Pilgrim nuclear plant shut down because of safety relief valve leak

The Pilgrim Nuclear Power Station in Plymouth was shut down early this morning because of a leak detected in one of four safety relief valve systems. The steam leak was slightly radioactive and contained inside the plant. It posed no threat to the public or to plant workers, according to a spokesman for the Nuclear Regulatory Commission.

The leak occurred in a small valve that triggers a larger safety valve to open to relieve pressure, according to Rob Williams, a spokesman for Entergy Nuclear, which owns the power station. There are four such safety valve systems that are used in the case of pressure buildup, to vent steam from the reactor to the “suppression pool,’’ a donut-shaped reservoir of water at the bottom of the reactor building.


Williams said that the problem was detected on Monday, and that the shutdown occurred at 1:30 a.m. on Tuesday. The problem was detected by temperature sensors. He said he could not speculate about how long it would take to repair the valve and power the plant back up, but that “in past instances such as this,’’ similar repairs have taken on the order of a day to fix.

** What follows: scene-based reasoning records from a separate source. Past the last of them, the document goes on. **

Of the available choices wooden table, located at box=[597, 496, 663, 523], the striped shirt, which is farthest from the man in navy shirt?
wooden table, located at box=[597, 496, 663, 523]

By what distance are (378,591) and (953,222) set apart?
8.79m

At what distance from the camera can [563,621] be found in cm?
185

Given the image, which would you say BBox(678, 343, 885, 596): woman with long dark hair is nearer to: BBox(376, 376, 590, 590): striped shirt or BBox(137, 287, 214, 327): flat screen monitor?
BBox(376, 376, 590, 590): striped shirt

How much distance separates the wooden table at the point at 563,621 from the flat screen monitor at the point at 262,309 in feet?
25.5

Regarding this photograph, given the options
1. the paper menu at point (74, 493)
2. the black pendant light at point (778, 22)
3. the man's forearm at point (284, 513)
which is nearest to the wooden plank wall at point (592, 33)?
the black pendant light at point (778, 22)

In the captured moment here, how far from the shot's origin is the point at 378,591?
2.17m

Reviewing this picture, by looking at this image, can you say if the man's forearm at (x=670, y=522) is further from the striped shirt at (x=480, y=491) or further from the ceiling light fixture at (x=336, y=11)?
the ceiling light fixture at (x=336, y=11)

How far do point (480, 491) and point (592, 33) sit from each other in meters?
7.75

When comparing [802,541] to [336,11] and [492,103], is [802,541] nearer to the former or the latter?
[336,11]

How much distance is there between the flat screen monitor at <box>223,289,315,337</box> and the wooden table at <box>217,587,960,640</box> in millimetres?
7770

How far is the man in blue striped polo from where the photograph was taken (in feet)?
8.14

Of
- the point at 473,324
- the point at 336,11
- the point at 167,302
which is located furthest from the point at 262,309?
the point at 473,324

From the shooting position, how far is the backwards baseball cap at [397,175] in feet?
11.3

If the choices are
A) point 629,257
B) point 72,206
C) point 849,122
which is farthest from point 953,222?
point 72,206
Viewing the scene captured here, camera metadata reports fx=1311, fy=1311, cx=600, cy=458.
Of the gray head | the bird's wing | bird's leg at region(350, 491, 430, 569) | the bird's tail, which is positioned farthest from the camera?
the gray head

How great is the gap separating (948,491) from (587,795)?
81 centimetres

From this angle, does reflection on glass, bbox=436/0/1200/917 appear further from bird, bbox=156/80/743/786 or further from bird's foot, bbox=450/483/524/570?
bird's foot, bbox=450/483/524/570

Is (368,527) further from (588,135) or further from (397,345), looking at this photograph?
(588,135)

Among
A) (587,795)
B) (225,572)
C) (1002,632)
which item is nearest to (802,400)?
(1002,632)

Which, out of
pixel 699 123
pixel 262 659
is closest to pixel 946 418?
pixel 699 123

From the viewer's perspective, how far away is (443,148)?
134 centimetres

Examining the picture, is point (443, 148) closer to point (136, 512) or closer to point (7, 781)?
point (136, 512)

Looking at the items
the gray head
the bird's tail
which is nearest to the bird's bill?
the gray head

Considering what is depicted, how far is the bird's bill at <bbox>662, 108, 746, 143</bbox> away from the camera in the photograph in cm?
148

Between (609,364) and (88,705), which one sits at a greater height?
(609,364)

An NRC inspector was at the site Monday to monitor the shutdown and will be present during repairs and when the plant restarts. Neil Sheehan, NRC spokesman, said that such controlled shutdowns do happen from time to time, and that at this juncture, Pilgrim has not triggered the need for oversight or safety concerns for the issue — there would need to be more than six such shutdowns over 7,000 hours of plant operation. Through the end of the third quarter of this year, the plant had zero such events, but in mid-November, the station was shut down because of a problem with a different type of valve. According to federal data from last year, the average number of such non-emergency shutdowns at nuclear plants was less than one per 7,000 hours of plant operation.


Last spring, safety issues and an emergency shutdown at Pilgrim occurred. In November, the NRC officially required a yearlong review of safety procedures because of the problems, which occurred as control room operators as were restarting the reactor after it had been refueled.

Sheehan said that the new problem was not discovered because of that safety review, which has yet to begin.

“This type of work is not uncommon in steam-generating plants,’’ Williams, the Entergy spokesman said. “It’s an instance where the detected leakage means that the safety valve system needs work so it can’t be done online — so come offline, make the repairs,’’ and then power it up again.